A Social Security number is a unique nine-digit number issued by the U.S. government and primarily used to track income taxes owed by individuals. All citizens, green card holders and non-citizens who work in the U.S. are required to have a Social Security number. You will need this number when applying for a job, and a Social Security number is also important if you want to build a credit history to apply for loans, credit cards and rental housing.
If you are a humanitarian parolee or have received Temporary Protected Status and are applying for employment authorization using Form I-765, be sure apply for a Social Security number by filling out Part 2 of the form (Items 13a-17.b). If United States Citizenship and Immigration Services (USCIS) approves your application, you will receive two documents: Your Employment Authorization Document (EAD), also known as the “USCIS I-766 card” or “work permit," and in another envelope your Social Security card (the card will have your name and Social Security number on it). You should receive your card with your number no later than seven business days after you receive your EAD from USCIS.

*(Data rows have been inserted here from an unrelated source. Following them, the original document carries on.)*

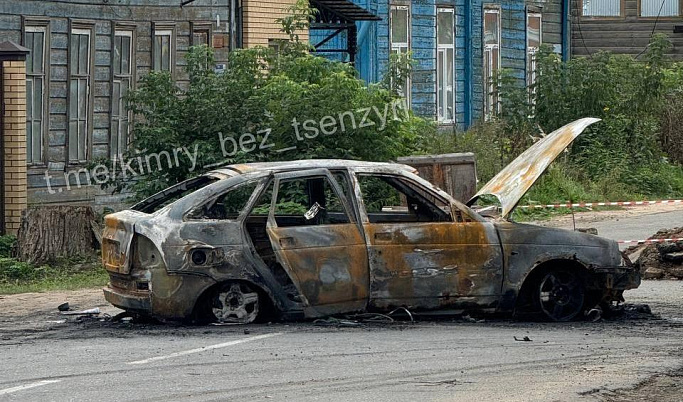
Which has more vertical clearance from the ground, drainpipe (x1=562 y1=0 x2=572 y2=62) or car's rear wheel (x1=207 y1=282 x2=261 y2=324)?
drainpipe (x1=562 y1=0 x2=572 y2=62)

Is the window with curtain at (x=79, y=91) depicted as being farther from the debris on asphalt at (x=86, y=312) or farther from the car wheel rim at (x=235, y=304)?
the car wheel rim at (x=235, y=304)

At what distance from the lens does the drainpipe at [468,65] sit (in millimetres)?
29469

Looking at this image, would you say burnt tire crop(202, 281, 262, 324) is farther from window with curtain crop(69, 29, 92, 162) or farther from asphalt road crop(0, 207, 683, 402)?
window with curtain crop(69, 29, 92, 162)

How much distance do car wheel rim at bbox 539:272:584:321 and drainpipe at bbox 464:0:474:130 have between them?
59.7 ft

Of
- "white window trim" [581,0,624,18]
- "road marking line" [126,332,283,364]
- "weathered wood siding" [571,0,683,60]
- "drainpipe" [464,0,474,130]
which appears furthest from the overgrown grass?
"white window trim" [581,0,624,18]

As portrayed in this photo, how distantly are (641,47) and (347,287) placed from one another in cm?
2585

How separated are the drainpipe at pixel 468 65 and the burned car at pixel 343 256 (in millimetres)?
17931

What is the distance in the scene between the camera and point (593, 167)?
81.5ft

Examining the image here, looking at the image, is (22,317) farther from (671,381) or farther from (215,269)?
(671,381)

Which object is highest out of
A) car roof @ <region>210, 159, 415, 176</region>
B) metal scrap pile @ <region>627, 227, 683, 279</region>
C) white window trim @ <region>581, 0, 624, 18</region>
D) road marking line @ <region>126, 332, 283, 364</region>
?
white window trim @ <region>581, 0, 624, 18</region>

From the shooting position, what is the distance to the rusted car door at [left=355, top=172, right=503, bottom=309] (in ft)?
36.4

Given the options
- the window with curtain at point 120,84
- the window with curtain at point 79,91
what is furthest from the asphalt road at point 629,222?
the window with curtain at point 79,91

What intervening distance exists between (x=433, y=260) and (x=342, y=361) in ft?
6.91

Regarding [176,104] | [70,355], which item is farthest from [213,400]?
[176,104]
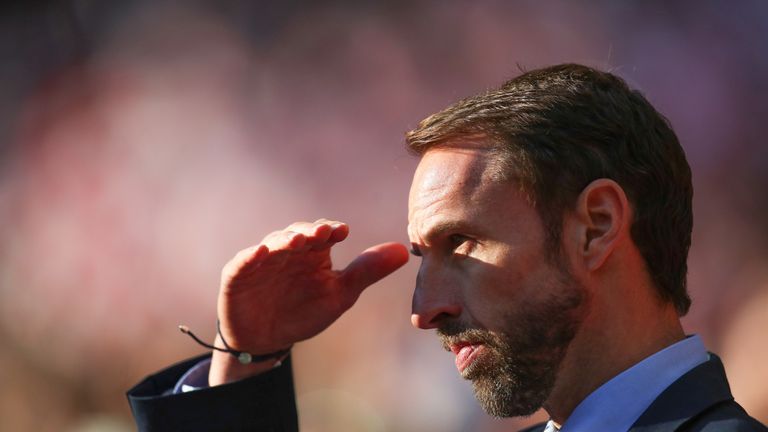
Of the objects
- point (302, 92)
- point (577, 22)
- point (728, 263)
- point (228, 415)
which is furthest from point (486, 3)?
point (228, 415)

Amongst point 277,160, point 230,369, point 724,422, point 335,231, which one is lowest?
point 724,422

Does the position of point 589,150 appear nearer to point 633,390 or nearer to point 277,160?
point 633,390

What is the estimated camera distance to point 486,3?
4387 mm

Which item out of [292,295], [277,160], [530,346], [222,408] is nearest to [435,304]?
[530,346]

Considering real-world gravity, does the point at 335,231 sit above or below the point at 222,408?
above

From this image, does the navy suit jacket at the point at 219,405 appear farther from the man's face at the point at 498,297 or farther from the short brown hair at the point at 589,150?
the short brown hair at the point at 589,150

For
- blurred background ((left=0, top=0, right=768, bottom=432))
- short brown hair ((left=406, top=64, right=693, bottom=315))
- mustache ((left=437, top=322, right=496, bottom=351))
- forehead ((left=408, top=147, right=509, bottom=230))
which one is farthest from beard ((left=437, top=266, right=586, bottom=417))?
blurred background ((left=0, top=0, right=768, bottom=432))

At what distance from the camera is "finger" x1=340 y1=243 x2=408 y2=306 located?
2350 mm

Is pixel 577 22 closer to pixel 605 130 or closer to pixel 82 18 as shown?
pixel 605 130

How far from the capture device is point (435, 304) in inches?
76.9

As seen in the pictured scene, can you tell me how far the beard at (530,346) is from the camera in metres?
1.89

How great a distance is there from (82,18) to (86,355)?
187 centimetres

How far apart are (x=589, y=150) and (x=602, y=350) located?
1.33ft

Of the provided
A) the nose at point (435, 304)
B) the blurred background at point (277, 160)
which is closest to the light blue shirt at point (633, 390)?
the nose at point (435, 304)
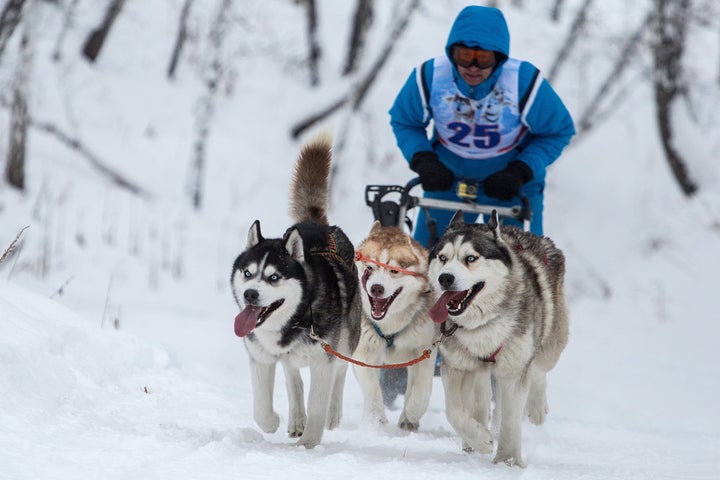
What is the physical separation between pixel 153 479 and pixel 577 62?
14068 mm

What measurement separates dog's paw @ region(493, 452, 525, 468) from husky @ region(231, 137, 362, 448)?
27.4 inches

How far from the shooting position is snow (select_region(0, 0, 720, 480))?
2920 mm

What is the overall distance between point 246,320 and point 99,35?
11607mm

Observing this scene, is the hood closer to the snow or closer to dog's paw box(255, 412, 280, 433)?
the snow

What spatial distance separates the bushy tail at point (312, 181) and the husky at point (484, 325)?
759 mm

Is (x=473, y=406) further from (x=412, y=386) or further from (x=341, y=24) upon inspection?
(x=341, y=24)

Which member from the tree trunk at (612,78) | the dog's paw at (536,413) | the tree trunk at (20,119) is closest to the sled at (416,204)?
the dog's paw at (536,413)

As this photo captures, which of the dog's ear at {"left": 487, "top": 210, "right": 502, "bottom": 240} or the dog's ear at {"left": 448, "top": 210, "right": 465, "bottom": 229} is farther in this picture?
the dog's ear at {"left": 448, "top": 210, "right": 465, "bottom": 229}

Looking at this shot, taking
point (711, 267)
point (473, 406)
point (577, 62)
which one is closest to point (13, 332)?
point (473, 406)

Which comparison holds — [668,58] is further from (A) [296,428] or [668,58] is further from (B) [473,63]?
(A) [296,428]

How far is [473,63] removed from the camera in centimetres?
393

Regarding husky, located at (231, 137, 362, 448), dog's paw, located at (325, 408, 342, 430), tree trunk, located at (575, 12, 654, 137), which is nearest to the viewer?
husky, located at (231, 137, 362, 448)

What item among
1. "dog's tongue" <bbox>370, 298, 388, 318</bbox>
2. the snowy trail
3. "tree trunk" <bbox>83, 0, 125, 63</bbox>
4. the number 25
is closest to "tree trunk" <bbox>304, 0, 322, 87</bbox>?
"tree trunk" <bbox>83, 0, 125, 63</bbox>

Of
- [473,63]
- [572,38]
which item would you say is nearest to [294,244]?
[473,63]
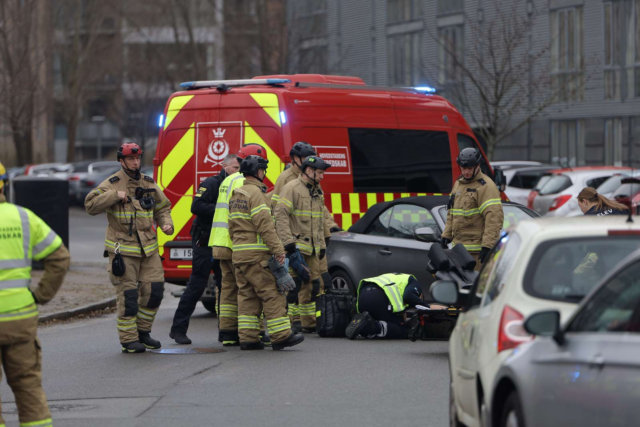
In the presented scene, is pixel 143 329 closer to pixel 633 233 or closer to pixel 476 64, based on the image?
pixel 633 233

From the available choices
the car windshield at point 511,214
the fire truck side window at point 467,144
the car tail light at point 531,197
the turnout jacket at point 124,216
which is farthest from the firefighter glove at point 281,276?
the car tail light at point 531,197

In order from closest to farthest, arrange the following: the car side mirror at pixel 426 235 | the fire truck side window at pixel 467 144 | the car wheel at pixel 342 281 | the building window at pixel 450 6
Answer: the car side mirror at pixel 426 235
the car wheel at pixel 342 281
the fire truck side window at pixel 467 144
the building window at pixel 450 6

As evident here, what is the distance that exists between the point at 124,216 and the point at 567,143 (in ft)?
85.5

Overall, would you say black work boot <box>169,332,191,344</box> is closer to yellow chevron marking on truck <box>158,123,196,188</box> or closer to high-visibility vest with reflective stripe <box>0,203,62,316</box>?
yellow chevron marking on truck <box>158,123,196,188</box>

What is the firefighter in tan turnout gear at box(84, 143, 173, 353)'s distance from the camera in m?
10.0

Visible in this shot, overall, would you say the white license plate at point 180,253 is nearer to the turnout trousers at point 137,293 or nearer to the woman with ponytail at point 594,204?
the turnout trousers at point 137,293

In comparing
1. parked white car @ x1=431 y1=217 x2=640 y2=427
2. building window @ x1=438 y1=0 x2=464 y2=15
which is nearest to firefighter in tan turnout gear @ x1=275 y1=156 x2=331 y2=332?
parked white car @ x1=431 y1=217 x2=640 y2=427

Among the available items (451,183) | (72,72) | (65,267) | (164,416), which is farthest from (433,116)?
(72,72)

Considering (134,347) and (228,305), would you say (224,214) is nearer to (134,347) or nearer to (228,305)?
(228,305)

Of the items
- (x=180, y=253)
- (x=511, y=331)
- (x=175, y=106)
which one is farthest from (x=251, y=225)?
(x=511, y=331)

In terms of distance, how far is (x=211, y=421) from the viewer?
23.5 feet

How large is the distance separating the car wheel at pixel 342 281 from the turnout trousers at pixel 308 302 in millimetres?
704

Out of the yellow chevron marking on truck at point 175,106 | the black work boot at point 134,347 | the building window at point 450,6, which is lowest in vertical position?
the black work boot at point 134,347

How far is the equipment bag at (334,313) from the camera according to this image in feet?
37.3
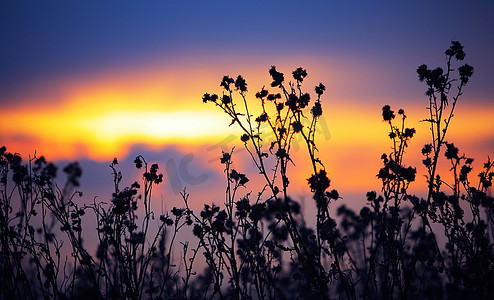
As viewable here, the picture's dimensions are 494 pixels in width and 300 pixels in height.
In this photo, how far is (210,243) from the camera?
6.70 meters

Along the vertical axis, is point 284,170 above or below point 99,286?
above

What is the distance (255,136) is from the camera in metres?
6.36

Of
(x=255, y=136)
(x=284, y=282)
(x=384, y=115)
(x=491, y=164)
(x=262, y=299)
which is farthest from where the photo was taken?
(x=284, y=282)

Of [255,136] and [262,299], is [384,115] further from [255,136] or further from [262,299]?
[262,299]

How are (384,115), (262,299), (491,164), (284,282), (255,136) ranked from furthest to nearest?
(284,282) < (491,164) < (384,115) < (255,136) < (262,299)

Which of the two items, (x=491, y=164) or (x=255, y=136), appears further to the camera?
(x=491, y=164)

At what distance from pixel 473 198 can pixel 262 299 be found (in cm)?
375

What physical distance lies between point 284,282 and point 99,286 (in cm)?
361

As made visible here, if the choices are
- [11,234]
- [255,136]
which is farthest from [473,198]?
[11,234]

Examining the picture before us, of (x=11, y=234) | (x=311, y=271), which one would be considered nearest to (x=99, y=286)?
(x=11, y=234)

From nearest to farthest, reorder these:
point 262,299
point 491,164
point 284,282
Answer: point 262,299 → point 491,164 → point 284,282

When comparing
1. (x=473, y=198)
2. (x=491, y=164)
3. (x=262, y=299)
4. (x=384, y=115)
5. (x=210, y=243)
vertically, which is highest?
(x=384, y=115)

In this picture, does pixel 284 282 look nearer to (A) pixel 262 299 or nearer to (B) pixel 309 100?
(A) pixel 262 299

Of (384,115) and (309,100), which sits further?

If you are applying for Permanent Resident Status using Form I-485, as of August 9, 2021, in most cases USCIS will now electronically transmit the data to the Social Security Administration after approving Form I-485. Upon receiving the data, the Social Security Administration will automatically assign an original Social Security number or issue a replacement card, as appropriate. This partnership with the Social Security Administration does not increase the filing fee for Form I-485.
It is important that you protect your Social Security number. If criminals access it, they could use it to illegally apply for benefits or loans in your name or commit other crimes. Only carry your Social Security card with you if you need it on that day. Otherwise keep it at home in a secure place. You should keep any documents that contain your Social Security number in a secure location and safeguard and encrypt any electronic documents that contain your number. Though anyone can ask for your Social Security number, in general, you should only provide it to your employer, a government agency or to a bank if you are applying for a loan, a checking or savings account, or a debit or credit card.